Harry Potter dan Kamar Rahasia
adalah
buku yang pertama kali aku baca dari tujuh seri Harry Potter. Saat itu aku
masih kelas lima SD dan aku mendapatkan buku tersebut sebagai hadiah ulang
tahunku yang ke 11.
Buku
ini sangat menyentuhku dengan sisi kedetektifan dan keasyikanku semakin
bertambah karena aku membacanya di bawah lampu tidurku yang berwarna hijau,
seperti nuansa Kamar Rahasia sehingga seolah akulah Harry yang tengah menjelajahi
Kamar Rahasia (aku membaca di bawah lampu tidur itu karena aku tak bisa
melepaskan buku tersebut hingga halaman terakhir, tidak pada saat bab-bab terakhir
dimana misteri terkuak).
Sepertinya
tante Rowling memang bermaksud begitu. Hampir tiap bab diakhiri dengan kalimat
yang membuat para pembaca harus meneruskan membaca bab selanjutnya demi
memuaskan rasa penasaran.
Harry berjingkat menuju kamarnya,
menyelinap masuk, menutup pintu, dan berbalik untuk mengempaskan diri ke atas
tenpat tidurnya.
Celakanya, sudah ada yang duduk di atas
tempat tidurnya.
Harry tahu kemana dia dibawa. Ini
pastilah kantor sekaligus tempat tinggal Dumbledore.

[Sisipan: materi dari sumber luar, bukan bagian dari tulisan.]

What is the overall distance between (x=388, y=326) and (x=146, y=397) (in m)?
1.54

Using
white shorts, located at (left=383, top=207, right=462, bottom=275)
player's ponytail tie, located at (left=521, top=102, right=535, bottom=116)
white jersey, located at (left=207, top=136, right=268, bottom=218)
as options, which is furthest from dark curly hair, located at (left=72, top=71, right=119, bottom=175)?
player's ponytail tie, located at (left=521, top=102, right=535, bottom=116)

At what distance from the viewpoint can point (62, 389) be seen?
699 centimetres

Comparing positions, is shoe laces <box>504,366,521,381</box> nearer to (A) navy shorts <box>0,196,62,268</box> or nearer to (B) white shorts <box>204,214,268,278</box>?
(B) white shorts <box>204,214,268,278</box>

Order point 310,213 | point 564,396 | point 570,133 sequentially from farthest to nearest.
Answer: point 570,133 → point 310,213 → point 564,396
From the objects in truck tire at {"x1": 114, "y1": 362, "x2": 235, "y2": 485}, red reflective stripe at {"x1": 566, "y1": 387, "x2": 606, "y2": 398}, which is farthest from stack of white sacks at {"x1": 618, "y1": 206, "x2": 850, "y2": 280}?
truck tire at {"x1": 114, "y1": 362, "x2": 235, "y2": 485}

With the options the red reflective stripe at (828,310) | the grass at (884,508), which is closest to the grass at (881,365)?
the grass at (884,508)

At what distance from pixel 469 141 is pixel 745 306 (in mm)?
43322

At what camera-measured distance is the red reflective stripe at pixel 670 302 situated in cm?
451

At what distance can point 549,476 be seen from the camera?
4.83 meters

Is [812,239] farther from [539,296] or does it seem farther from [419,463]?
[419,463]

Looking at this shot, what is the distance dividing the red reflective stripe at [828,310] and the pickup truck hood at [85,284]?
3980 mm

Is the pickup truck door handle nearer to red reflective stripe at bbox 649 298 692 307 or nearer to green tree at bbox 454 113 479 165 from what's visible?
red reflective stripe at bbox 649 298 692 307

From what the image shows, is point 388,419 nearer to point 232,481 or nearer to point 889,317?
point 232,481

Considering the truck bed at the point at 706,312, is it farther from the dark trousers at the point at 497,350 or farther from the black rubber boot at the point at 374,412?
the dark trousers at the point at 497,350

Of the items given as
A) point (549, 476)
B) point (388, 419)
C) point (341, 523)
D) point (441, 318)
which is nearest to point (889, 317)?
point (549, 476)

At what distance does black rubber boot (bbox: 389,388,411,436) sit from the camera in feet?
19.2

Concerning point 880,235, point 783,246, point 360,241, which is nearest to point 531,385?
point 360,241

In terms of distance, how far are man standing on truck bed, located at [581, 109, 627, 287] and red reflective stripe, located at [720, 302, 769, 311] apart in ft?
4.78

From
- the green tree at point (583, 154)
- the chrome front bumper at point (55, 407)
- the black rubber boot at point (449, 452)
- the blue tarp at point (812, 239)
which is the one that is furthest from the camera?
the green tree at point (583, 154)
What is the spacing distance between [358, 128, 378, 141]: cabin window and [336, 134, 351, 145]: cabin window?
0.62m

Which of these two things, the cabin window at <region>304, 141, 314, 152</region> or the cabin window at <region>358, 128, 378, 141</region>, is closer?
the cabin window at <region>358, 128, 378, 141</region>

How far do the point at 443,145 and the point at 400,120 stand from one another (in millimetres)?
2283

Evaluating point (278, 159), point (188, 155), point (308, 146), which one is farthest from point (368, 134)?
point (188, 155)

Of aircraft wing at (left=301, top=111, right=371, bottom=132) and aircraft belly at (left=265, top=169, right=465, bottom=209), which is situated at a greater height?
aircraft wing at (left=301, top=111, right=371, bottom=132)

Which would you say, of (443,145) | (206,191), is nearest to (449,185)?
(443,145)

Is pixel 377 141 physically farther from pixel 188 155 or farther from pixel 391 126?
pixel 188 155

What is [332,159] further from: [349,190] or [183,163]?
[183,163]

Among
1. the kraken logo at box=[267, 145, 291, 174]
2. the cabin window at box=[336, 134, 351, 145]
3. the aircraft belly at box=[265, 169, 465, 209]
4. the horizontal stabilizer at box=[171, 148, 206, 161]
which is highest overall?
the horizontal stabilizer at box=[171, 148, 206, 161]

Kedua ular itu memisahkan diri. Ketika
didnding membelah terbuka, masing-masing bagian menggeser lalu lenyap, dan
Harry, gemetar dari kepala sampai ke kaki, berjalan masuk.
Aku
menikmati tiap halaman yang menceritakan bagaimana Hermione, Harry dan Ron
memecahkan misteri Kamar Rahasia mulai dari menyelidiki horor di dalam Kamar,
siapa korban ketika Kamar Rahasia dibuka lima puluh tahun yang lalu sampai
jalan masuknya. Trio Gryffindor memang sangat penasaran tentang Kamar Rahasia
dan melakukan apapun untuk memperoleh banyak informasi. Mereka rela menyamar
sebagai tiga anak Slytherin demi mendengar ocehan Malfoy tentang Kamar Rahasia
meskipun mereka harus mencuri dri ruangan Snape dan Hermione yang berakhir di
rumah sakit akibat salah memasukkan rambut ke ramuan Polyjus-nya. Ron juga rela
masuk Hutan Terlarang dan menghadapi ratusan labah-labah raksasa meskpun dia
sendiri takut labah-labah.
Lima
hariku memang tak sia-sia dengan membaca buku ini karena begitu
menyelesaikannya, aku sangat jatuh cinta dan tak sabar untuk membaca seri
ketiganya. Seri kedua ini menurutku masih berada pada penjelasan dasar “Muggle”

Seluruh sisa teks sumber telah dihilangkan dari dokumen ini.